O meu filho João Paulo resolve bem essas questões. Ele põe a música no driver do computador (aquele tocador de CD do micro) e canta do jeito dele, na base do iéis-bêibi-tchíqui-tchu-guéder. É bonito de ver. Ele gosta das músicas e acompanha como entende, imitando os sons. E se diverte. Sabe ouvindo o quê? The Beatles. Veja só que coisa. Ele curte Beatles e canta com eles na base do "tróbous-cróbous" como eu nunca tive coragem de fazer nem quando menino, muito menos depois de adulto. Não tenho a mesma coragem, definitivamente. Em público, ainda, nem pensar! Até faço isso sozinho de vez em quando, no banho, por exemplo. Só quando não tem ninguém em casa. E ainda canto baixinho para não dar bandeira.

Puxa, deveria ter um curso de inglês para quem deseja apenas cantar. Nada que implicasse em ficar repetindo dis-is-a-têibou ou gúdi-mórnin-títcher. Seria um curso para cantores frustrados como eu. Tenho certeza que existem outros candidatos a cantores, fãs dos Beatles e analfabetos em inglês como eu. Tem que haver!

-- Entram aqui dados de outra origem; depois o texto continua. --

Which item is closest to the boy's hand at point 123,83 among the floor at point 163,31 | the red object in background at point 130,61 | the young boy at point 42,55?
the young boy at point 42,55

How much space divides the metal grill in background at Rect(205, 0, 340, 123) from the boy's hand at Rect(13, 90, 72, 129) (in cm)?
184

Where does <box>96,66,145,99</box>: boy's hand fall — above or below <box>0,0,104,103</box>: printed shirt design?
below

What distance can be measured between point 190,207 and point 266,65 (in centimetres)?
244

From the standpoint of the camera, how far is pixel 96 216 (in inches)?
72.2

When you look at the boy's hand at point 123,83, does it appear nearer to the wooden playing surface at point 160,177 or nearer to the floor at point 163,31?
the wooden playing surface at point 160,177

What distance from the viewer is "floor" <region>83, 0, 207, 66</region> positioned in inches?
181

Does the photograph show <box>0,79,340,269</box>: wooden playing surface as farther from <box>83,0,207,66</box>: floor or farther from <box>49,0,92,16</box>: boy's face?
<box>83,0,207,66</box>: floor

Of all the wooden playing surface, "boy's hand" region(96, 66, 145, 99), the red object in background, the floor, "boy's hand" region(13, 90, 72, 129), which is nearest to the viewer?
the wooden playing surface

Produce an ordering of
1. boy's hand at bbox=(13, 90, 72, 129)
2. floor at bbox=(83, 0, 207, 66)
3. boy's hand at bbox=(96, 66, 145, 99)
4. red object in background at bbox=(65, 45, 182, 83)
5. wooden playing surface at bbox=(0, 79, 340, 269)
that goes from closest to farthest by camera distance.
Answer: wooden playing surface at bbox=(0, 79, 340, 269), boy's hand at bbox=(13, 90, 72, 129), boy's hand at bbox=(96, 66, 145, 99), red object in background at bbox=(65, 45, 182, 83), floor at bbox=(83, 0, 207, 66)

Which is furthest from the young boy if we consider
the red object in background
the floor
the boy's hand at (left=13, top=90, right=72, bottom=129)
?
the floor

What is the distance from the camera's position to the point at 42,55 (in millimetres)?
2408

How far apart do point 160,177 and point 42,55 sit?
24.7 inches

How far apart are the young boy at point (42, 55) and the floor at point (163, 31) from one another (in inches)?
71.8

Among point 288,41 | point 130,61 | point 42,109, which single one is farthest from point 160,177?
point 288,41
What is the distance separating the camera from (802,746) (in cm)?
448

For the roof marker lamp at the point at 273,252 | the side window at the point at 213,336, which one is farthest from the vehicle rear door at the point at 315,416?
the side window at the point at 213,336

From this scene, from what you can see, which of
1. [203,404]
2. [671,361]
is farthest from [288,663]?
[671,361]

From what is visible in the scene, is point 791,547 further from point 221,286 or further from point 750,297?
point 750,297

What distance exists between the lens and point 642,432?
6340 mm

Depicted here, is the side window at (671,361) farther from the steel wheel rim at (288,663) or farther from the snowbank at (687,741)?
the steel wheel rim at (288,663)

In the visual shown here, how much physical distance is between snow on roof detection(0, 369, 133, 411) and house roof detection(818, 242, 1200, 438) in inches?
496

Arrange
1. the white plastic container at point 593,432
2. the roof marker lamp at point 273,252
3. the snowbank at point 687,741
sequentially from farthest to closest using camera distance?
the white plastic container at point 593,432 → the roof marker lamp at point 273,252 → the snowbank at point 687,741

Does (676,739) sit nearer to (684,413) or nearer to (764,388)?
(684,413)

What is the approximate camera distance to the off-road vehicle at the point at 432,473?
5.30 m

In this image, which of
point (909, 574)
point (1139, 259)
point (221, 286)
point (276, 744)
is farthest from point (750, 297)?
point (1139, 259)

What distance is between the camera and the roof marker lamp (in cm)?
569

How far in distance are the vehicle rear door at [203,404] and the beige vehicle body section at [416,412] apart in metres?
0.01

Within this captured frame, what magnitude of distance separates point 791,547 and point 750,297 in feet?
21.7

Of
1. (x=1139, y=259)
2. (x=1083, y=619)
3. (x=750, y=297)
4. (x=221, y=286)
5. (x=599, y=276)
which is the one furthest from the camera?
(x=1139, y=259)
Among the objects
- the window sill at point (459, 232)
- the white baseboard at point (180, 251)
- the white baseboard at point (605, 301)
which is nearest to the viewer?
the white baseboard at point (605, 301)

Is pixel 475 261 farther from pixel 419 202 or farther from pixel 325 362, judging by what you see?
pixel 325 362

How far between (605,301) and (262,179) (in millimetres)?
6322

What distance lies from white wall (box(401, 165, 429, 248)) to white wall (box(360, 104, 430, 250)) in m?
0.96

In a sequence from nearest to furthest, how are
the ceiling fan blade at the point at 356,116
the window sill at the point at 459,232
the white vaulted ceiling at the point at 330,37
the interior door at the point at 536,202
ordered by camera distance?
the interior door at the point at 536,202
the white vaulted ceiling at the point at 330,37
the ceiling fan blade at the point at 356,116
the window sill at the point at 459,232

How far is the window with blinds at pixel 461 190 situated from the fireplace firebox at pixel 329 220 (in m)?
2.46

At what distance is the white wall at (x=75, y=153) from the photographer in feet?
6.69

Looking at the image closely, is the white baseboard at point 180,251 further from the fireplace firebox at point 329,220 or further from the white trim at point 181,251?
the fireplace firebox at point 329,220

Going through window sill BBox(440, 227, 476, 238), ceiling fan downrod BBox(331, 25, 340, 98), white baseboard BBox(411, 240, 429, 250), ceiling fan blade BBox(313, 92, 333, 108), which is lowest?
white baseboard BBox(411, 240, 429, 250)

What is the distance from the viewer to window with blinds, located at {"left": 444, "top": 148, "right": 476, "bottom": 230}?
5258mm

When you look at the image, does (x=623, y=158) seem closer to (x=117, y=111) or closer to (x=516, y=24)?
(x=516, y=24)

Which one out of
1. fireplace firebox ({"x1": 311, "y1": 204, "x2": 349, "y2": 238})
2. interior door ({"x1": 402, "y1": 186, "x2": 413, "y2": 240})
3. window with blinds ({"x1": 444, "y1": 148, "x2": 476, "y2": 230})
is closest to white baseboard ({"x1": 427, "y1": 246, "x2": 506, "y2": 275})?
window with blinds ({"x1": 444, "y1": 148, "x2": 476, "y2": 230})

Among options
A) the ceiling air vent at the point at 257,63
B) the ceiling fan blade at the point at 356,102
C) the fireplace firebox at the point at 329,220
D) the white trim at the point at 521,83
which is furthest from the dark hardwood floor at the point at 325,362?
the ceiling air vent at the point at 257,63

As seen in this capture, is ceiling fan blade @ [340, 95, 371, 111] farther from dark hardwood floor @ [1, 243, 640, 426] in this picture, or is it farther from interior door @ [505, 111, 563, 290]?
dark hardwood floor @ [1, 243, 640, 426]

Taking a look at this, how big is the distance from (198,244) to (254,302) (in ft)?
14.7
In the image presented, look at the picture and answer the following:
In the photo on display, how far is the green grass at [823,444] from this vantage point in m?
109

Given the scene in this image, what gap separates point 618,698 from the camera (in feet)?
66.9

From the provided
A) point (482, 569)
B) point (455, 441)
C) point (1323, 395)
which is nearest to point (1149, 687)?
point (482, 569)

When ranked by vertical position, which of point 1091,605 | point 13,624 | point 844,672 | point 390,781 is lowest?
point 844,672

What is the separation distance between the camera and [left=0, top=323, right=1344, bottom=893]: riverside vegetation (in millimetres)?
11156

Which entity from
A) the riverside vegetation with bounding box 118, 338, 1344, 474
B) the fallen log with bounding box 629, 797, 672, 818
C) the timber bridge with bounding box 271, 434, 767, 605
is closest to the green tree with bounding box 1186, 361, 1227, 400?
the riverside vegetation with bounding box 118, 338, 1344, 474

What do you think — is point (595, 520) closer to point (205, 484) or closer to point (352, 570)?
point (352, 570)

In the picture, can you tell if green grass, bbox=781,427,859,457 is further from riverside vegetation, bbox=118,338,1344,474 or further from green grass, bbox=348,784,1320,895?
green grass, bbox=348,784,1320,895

Não me interessa entender ou traduzir as letras. Não, seria uma decepção. Já vi algumas versões de músicas de John e Paul. Fiquei horrorizado. Acho que deve ser como encontrar uma pessoa que você só conhece das salas de bate-papo da Internet. Não tem nada a ver com o que imaginava. "Rélpi-ai-nidi-sambóre" é lindo porque é "rélpi-ai-nidi-sambóre, ôô, iéis!". Nada de cultura, nada de ilustração. Eu quero apenas cantar igual ao disco, poxa! E não ria que é sério. Ninguém liga para um garoto que arrisca as primeiras melodias cantadas em um inglês de marciano, como o meu filho. Mas um velho como eu, ah!, seria motivo de gozação. Tenho certeza.

Imagine a cena. Eu aqui, escrevendo, ouvindo meu CD e murmurando um empolgado: "sânsin-in-de-uêi-chi-uuuuussss". O Gabriel, meu filho mais velho, que fala, lê, canta e escreve em inglês, olharia com aquela cara de John Wayne na frente de um apache e diria: "Tsk! Tsk! Por que você não aprende inglês de uma vez, heim, pai?". Ele não entenderia a resposta. Eu não quero aprender inglês. Eu só quero cantar os Beatles!